++++ Data records ++++

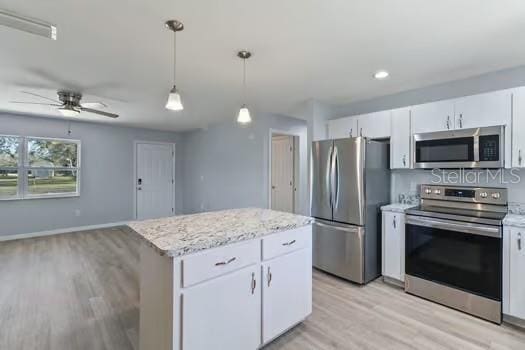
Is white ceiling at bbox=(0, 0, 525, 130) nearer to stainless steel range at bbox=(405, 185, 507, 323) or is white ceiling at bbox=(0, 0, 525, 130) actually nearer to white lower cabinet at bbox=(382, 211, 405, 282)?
stainless steel range at bbox=(405, 185, 507, 323)

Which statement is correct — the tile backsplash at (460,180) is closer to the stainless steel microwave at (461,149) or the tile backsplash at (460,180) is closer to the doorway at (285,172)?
the stainless steel microwave at (461,149)

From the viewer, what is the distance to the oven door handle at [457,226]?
2197 mm

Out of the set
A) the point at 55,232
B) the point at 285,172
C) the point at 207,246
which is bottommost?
the point at 55,232

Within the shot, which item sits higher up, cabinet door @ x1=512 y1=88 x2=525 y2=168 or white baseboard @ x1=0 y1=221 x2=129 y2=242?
cabinet door @ x1=512 y1=88 x2=525 y2=168

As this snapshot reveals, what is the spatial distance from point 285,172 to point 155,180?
346 centimetres

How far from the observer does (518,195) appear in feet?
8.16

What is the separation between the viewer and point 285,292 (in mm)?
1965

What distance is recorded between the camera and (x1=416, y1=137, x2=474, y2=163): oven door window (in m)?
2.56

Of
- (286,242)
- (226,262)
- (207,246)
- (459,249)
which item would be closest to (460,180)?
(459,249)

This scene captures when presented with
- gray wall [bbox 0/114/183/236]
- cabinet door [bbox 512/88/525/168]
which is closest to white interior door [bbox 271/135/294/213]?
gray wall [bbox 0/114/183/236]

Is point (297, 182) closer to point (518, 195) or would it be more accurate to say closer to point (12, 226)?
point (518, 195)

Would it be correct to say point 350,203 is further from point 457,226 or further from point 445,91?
point 445,91

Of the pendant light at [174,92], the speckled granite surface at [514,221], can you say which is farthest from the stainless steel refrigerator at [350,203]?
the pendant light at [174,92]

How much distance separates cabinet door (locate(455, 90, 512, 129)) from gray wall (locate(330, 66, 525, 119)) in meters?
0.35
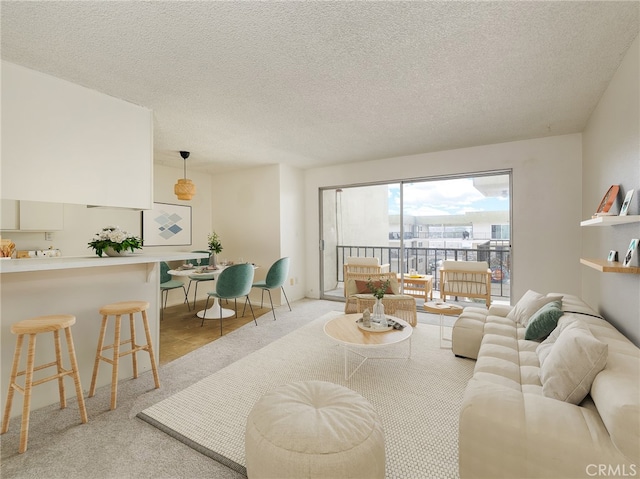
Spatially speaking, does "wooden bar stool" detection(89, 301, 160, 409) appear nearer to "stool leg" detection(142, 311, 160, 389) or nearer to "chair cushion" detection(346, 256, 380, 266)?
"stool leg" detection(142, 311, 160, 389)

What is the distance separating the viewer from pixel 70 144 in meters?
2.40

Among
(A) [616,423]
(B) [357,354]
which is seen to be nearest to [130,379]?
(B) [357,354]

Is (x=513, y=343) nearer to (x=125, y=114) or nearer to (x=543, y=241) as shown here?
(x=543, y=241)

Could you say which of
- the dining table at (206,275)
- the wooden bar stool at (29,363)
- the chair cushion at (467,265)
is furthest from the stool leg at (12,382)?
the chair cushion at (467,265)

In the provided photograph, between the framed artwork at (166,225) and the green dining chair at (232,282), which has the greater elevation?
the framed artwork at (166,225)

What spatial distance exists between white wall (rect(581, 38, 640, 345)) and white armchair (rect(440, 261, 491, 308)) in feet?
3.86

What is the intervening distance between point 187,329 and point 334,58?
3589 mm

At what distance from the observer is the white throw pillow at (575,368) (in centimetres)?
140

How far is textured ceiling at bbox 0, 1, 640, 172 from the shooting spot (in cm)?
162

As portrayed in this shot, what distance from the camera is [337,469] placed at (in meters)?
1.16

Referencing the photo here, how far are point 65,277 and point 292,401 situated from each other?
6.53 ft

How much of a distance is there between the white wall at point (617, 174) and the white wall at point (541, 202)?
419mm

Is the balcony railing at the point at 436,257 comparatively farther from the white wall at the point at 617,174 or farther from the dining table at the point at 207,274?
the dining table at the point at 207,274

++++

* [What is asked]
Repeat the line containing "Could you say which of" and all subsequent lines through the final line of the data, exactly and with no others.

* [Written answer]
Could you say which of
- the dining table at (206,275)
- the wooden bar stool at (29,363)
- the chair cushion at (467,265)
is furthest from the stool leg at (12,382)?
the chair cushion at (467,265)

In the provided photograph, between the framed artwork at (166,225) and the green dining chair at (232,282), which has the greater elevation?
the framed artwork at (166,225)

What spatial distance exists between white wall (rect(581, 38, 640, 345)) and white armchair (rect(440, 261, 491, 308)) in feet?
3.86

What is the intervening distance between point 187,329 and point 334,58?
3589 mm

At what distance from the observer is the white throw pillow at (575,368) (in centimetres)?
140

How far is textured ceiling at bbox 0, 1, 640, 172 from the shooting spot (in cm)?
162

As portrayed in this shot, what distance from the camera is [337,469] placed at (in meters)?
1.16

Referencing the photo here, how far are point 65,277 and point 292,401 situated from each other?
6.53 ft

How much of a distance is there between the white wall at point (617, 174) and the white wall at point (541, 202)?
419mm

Is the balcony railing at the point at 436,257 comparatively farther from the white wall at the point at 617,174 or farther from the dining table at the point at 207,274?
the dining table at the point at 207,274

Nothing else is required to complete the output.